16. The system of claim 1, wherein the migration is handled by an operating system associated with the plurality of processing units, including the first processing unit.

17. The system of claim 16, wherein the migrated allocated memory resource is maintained by the operating system and owned by the plurality of processing units.

18. The system of claim 1, wherein the allocation of the memory resource occurs on the memory pool, wherein the allocated memory resource on the memory pool is directly accessible by the plurality of processing units without an access request being presented to the first processing unit.

19. A method comprising:

providing a memory pool configured with memory resources and service read and write requests to the memory resources, wherein the memory pool is accessible by a plurality of multi-CPU-socket chassis, including a first multi-CPU-socket chassis comprising (i) a plurality of processing units connected to a plurality of sockets, including a first processing unit and (ii) a plurality of local memories, including a first local memory;

allocating a memory resource from the first local memory for a computing process, wherein the allocated memory resource is accessible by each of the plurality of processing units of the first multi-CPU-socket chassis;

tracking accesses to the allocated memory resource by the plurality of processing units; and

migrating the allocated memory resource to the memory pool based on a number of tracked accesses, wherein the migrated allocated memory resource in the memory pool is directly accessible by the plurality of processing units without an access request being presented to the first processing unit.

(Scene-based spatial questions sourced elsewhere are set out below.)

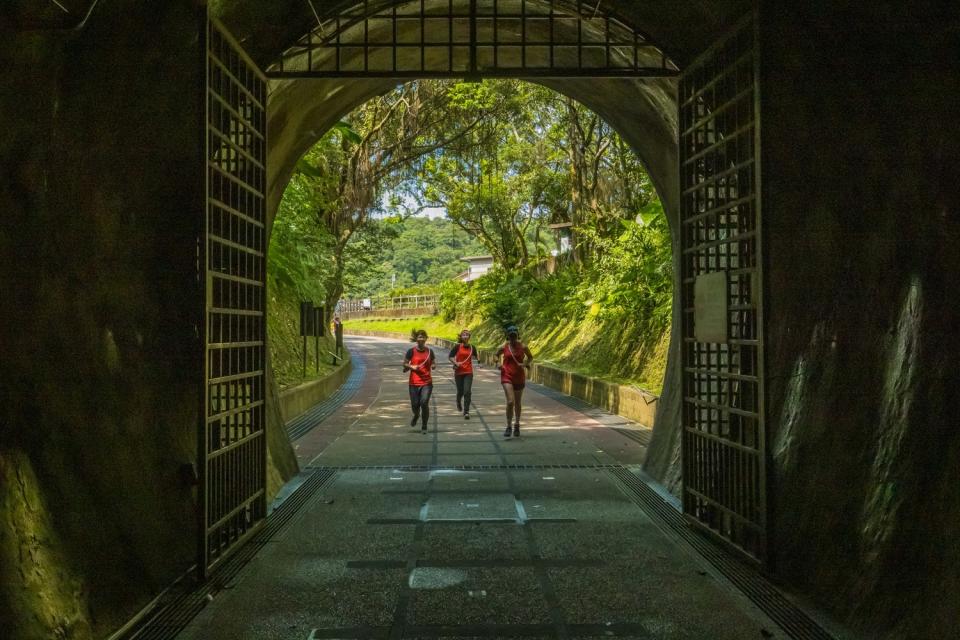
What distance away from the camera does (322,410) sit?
55.2ft

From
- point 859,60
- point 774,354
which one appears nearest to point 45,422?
point 774,354

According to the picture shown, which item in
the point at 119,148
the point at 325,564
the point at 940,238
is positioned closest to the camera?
the point at 940,238

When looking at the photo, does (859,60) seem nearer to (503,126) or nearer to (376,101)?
(376,101)

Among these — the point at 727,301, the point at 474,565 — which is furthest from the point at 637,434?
the point at 474,565

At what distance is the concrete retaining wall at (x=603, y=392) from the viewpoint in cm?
1382

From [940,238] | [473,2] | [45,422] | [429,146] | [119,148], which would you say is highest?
[429,146]

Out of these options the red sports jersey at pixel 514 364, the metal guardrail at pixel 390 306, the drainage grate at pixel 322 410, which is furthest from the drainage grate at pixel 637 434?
the metal guardrail at pixel 390 306

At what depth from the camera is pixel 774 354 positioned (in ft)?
18.6

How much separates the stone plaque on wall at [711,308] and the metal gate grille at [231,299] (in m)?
3.58

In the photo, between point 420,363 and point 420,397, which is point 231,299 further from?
point 420,397

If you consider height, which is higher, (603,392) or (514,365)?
(514,365)

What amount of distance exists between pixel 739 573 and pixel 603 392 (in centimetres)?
1141

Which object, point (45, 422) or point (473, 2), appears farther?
point (473, 2)

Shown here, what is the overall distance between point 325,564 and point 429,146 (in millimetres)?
21852
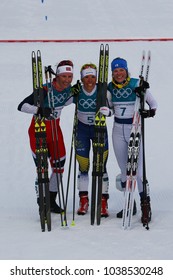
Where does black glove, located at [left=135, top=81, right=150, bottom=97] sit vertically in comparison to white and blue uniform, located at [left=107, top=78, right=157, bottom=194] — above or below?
above

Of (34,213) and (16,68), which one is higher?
(16,68)

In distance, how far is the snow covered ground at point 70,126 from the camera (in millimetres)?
7148

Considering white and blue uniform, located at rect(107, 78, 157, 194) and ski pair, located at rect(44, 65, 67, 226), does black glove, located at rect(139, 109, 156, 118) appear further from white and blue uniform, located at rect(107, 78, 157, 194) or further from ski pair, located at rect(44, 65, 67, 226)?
ski pair, located at rect(44, 65, 67, 226)

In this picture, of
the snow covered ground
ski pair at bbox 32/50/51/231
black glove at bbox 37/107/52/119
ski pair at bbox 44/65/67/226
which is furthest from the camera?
ski pair at bbox 44/65/67/226

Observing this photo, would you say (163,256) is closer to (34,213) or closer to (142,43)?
(34,213)

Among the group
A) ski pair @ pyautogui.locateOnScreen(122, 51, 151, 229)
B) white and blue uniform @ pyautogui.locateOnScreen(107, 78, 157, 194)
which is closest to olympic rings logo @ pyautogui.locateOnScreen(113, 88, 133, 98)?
white and blue uniform @ pyautogui.locateOnScreen(107, 78, 157, 194)

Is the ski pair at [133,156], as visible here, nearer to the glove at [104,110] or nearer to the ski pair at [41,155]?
the glove at [104,110]

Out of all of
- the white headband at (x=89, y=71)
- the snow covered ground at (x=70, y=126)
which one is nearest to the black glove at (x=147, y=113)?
the white headband at (x=89, y=71)

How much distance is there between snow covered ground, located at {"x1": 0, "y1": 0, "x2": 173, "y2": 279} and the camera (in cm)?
715

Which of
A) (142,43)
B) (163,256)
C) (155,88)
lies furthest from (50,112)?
(142,43)

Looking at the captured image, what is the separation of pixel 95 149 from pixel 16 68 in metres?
7.13

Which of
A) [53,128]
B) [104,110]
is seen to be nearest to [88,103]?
[104,110]

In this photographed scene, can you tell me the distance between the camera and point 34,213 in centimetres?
855

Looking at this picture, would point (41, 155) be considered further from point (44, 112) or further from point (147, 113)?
point (147, 113)
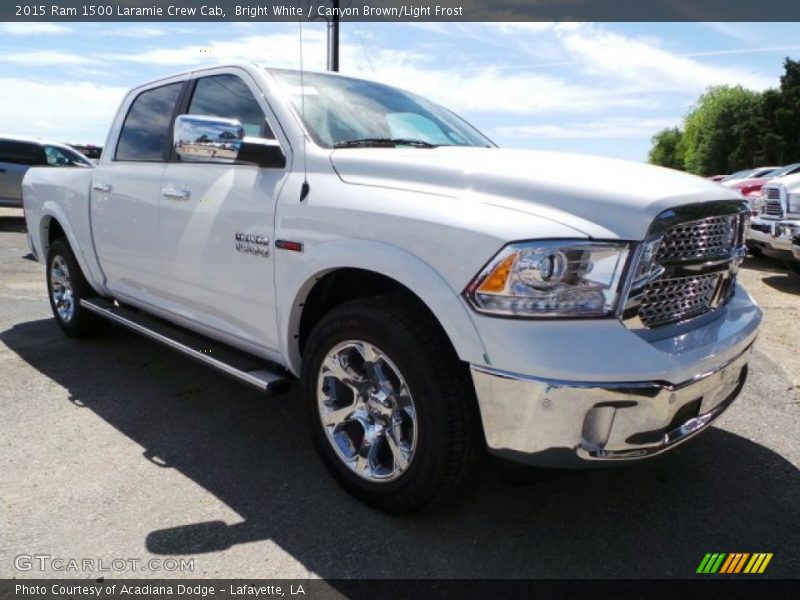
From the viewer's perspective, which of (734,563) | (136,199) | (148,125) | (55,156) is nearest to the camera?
(734,563)

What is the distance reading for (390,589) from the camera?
222 cm

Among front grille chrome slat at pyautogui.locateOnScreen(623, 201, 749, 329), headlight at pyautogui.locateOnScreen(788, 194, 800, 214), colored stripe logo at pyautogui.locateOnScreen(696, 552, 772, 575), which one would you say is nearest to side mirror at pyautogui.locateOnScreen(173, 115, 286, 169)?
front grille chrome slat at pyautogui.locateOnScreen(623, 201, 749, 329)

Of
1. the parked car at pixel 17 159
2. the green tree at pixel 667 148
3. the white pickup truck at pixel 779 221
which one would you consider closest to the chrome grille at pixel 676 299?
the white pickup truck at pixel 779 221

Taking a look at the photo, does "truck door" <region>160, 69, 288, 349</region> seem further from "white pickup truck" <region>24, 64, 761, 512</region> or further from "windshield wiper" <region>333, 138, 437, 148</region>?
"windshield wiper" <region>333, 138, 437, 148</region>

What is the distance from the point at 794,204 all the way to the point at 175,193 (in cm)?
796

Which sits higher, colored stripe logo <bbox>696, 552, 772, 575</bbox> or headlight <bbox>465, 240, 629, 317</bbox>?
headlight <bbox>465, 240, 629, 317</bbox>

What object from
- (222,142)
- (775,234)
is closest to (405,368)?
(222,142)

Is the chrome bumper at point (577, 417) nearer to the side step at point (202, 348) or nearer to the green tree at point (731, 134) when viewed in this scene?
the side step at point (202, 348)

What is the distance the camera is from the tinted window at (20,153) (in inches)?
533

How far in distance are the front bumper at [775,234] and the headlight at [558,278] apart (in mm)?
6879

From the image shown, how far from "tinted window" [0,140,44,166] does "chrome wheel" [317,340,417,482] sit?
45.2 ft

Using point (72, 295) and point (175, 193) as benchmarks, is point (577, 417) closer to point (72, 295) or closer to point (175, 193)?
point (175, 193)

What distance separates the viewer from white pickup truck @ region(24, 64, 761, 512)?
211 centimetres

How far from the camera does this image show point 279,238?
2.85 m
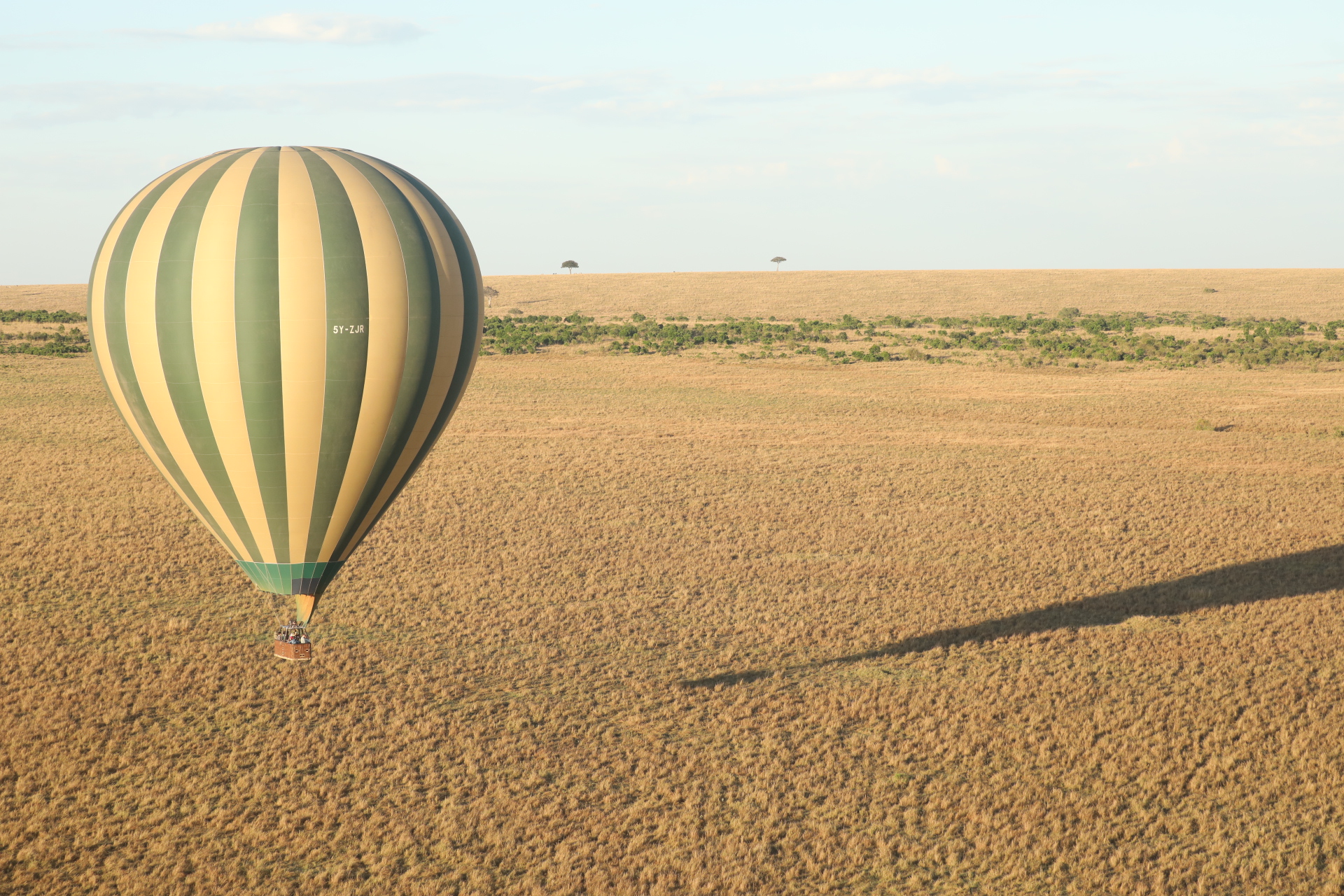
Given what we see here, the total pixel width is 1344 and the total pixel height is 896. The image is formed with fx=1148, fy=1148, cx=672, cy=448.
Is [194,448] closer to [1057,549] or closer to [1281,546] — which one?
[1057,549]

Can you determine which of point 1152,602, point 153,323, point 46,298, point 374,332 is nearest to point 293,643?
point 374,332

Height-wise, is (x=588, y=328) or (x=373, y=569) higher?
(x=588, y=328)

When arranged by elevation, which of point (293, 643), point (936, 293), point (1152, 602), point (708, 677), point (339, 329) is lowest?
point (708, 677)

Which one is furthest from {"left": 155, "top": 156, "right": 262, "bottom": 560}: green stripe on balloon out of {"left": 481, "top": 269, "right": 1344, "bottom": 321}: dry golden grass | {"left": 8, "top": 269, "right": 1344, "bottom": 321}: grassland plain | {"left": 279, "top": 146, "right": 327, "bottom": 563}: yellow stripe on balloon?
{"left": 481, "top": 269, "right": 1344, "bottom": 321}: dry golden grass

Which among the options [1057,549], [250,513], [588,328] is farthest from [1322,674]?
[588,328]

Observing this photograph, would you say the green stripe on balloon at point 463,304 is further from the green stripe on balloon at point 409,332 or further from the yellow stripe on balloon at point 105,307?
the yellow stripe on balloon at point 105,307

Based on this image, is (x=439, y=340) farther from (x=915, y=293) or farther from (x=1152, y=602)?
(x=915, y=293)
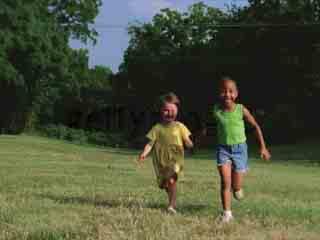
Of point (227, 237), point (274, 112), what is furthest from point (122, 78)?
point (227, 237)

20. The method of claim 19, wherein each of the plurality of sockets is connected to the memory pool via a Compute Express Link (CXL).

21. A method comprising:

providing a memory pool configured with memory resources and service read and write requests to the memory resources, wherein the memory pool is accessible by a plurality of multi-CPU-socket chassis, including a first multi-CPU-socket chassis comprising (i) a plurality of processing units connected to a plurality of sockets, including a first processing unit and (ii) a plurality of local memories, including a first local memory;

allocating a memory resource from the first local memory for a computing process; and

writing to the allocated memory resource of the memory pool based on the computing process, wherein the allocated memory resource in the memory pool is directly and natively accessible by the plurality of processing units without an access request being presented to one of the processing units.